Excerpt provided:
· · · · · · ·

If one root of the equation $ax^2+bx+c=0$ be the square of the other then which is true?
$1$. $a^3+b^3+c^3-3abc=0$
$2$. $a^3+b^3+bc^2=3abc$
$3$. $b^3+a^2c+ac^2=3abc$
$4$. none.
My Attempt:
Let one root be $\alpha $ then the other root will be $\alpha^2$. Then, $$(x-\alpha)(x-\alpha^2)=0$$ $$x^2-x(\alpha^2+\alpha)+\alpha^3=0$$ Comparing with $ax^2+bx+c=0$ we get, $$a=1$$ $$b=-(\alpha^2+\alpha)$$ $$c=\alpha^3$$
On
Let one root be $\alpha $ then the other root will be $\alpha^2$. Then, $$(x-\alpha)(x-\alpha^2)=0$$
Note that you need a factorization of the form $\color{red}{a}(x-\alpha)(x-\alpha^2)=0$ to be able to compare with $ax^2+bx+c=0$. Alternatively, you can divide by $a$ and continue with a quadratic where $a=1$.
Other than that, the approach is fine. Insert the expressions you find for $a$, $b$ and $c$ into the three options. But carefully looking at the powers, you can already see 1. (because of $c^3$, leaving a term in $\alpha^9$) and 2. (because of $b^2c$, leaving a term in $\alpha^7$) won't simplify to $0$. That leaves calculating expression 3 and concluding it's either 3. or 4.

· · · · · · ·

Dataset rows:
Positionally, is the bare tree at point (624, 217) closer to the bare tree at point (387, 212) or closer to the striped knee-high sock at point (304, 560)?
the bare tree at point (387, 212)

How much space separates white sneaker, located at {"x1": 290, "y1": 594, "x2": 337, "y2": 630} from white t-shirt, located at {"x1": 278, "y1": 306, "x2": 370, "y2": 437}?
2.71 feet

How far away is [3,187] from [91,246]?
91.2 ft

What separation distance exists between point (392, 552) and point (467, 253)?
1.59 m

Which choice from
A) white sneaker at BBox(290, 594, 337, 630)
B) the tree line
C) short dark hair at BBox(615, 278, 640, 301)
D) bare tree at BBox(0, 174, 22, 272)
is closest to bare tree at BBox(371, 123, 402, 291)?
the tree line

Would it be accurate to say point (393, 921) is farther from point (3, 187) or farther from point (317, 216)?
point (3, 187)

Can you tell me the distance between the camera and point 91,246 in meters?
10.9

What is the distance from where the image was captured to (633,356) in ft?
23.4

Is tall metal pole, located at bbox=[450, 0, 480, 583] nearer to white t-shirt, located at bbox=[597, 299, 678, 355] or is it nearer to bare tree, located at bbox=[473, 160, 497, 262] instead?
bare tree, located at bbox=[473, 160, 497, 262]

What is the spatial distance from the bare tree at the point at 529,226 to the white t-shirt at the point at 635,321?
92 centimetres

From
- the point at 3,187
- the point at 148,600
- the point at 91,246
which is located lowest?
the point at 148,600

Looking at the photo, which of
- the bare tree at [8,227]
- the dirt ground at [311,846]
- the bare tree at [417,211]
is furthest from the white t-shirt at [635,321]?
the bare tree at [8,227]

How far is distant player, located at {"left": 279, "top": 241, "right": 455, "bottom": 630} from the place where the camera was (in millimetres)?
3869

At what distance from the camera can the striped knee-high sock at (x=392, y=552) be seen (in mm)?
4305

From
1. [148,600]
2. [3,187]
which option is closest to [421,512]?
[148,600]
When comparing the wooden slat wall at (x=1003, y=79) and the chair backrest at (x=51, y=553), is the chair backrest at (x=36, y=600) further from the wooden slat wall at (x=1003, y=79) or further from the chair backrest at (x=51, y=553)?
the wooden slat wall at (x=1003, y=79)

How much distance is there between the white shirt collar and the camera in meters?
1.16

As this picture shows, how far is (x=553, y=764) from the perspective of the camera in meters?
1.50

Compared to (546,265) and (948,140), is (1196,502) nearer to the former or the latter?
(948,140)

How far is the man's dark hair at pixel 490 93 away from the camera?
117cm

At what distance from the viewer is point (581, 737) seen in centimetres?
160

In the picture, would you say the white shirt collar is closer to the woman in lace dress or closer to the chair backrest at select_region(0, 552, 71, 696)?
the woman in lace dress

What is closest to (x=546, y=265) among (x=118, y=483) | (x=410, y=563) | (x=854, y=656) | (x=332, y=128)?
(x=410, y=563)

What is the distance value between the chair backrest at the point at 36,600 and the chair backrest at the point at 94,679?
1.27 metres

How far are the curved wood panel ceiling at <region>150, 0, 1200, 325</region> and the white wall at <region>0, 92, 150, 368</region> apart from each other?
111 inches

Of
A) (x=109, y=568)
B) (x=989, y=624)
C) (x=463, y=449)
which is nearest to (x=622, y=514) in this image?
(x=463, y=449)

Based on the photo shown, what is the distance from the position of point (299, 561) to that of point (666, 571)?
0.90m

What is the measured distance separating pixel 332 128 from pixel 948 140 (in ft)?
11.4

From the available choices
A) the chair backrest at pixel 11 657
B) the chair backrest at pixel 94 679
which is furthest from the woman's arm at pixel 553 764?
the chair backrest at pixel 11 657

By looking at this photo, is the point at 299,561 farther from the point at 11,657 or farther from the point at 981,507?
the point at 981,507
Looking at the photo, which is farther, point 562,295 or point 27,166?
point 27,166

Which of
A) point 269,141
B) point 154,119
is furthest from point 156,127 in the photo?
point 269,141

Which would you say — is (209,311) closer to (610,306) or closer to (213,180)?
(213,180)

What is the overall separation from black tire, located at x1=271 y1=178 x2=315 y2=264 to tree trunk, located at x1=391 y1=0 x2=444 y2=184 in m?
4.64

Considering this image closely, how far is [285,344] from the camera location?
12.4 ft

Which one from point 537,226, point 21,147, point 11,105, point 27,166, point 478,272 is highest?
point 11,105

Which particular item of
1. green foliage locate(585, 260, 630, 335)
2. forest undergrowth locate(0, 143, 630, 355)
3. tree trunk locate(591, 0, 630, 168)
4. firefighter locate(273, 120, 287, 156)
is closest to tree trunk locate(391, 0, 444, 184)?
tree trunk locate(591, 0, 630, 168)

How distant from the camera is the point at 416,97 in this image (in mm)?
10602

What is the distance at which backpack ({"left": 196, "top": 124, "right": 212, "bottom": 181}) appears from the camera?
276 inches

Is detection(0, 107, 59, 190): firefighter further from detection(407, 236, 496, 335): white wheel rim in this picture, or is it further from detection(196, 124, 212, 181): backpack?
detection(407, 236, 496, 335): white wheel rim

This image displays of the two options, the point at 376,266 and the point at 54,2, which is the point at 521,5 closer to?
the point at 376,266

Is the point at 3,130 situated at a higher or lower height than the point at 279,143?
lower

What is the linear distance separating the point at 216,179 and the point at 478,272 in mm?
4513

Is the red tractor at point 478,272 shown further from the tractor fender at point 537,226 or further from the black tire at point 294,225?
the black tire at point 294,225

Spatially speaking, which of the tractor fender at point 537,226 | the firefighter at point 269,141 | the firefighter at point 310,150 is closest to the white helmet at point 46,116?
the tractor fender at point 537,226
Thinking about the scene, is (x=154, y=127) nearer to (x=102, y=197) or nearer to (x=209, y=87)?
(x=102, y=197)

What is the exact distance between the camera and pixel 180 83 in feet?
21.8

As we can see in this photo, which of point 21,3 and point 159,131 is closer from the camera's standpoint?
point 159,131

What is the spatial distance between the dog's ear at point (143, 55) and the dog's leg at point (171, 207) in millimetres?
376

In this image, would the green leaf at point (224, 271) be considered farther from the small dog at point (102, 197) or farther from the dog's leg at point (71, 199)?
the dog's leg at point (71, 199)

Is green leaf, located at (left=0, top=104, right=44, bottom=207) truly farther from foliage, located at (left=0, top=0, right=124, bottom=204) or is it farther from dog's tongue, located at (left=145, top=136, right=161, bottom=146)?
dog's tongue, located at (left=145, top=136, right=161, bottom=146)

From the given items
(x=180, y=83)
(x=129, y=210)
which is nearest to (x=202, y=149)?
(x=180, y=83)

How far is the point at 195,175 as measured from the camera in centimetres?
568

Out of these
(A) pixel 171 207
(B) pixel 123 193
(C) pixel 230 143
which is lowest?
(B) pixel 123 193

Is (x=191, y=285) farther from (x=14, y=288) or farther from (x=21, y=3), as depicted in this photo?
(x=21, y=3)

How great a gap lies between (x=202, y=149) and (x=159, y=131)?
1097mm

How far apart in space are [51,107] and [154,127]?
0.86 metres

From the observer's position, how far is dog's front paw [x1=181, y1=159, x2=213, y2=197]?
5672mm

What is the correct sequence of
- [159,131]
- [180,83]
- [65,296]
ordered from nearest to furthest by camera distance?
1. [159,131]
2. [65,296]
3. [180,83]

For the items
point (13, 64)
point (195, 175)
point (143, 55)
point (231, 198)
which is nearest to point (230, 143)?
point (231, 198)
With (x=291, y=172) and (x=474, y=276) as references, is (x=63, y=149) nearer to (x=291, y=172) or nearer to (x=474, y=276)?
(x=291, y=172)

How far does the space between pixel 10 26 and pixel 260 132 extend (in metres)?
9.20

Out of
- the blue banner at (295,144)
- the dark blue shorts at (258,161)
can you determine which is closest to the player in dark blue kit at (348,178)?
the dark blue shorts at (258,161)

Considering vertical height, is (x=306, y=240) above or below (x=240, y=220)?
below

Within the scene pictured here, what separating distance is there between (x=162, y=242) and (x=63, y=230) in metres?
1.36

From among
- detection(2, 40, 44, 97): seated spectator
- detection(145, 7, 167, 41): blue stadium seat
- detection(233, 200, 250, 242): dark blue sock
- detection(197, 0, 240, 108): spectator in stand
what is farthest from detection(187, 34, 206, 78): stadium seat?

· · · · · · ·

Prompt:
Retype, word for word, the passage of the quadratic-roots thread above that begins with "If one root" and ends with "quadratic where $a=1$.".

Finished task:
If one root of the equation $ax^2+bx+c=0$ be the square of the other then which is true?
$1$. $a^3+b^3+c^3-3abc=0$
$2$. $a^3+b^3+bc^2=3abc$
$3$. $b^3+a^2c+ac^2=3abc$
$4$. none.
My Attempt:
Let one root be $\alpha $ then the other root will be $\alpha^2$. Then, $$(x-\alpha)(x-\alpha^2)=0$$ $$x^2-x(\alpha^2+\alpha)+\alpha^3=0$$ Comparing with $ax^2+bx+c=0$ we get, $$a=1$$ $$b=-(\alpha^2+\alpha)$$ $$c=\alpha^3$$
On
Let one root be $\alpha $ then the other root will be $\alpha^2$. Then, $$(x-\alpha)(x-\alpha^2)=0$$
Note that you need a factorization of the form $\color{red}{a}(x-\alpha)(x-\alpha^2)=0$ to be able to compare with $ax^2+bx+c=0$. Alternatively, you can divide by $a$ and continue with a quadratic where $a=1$.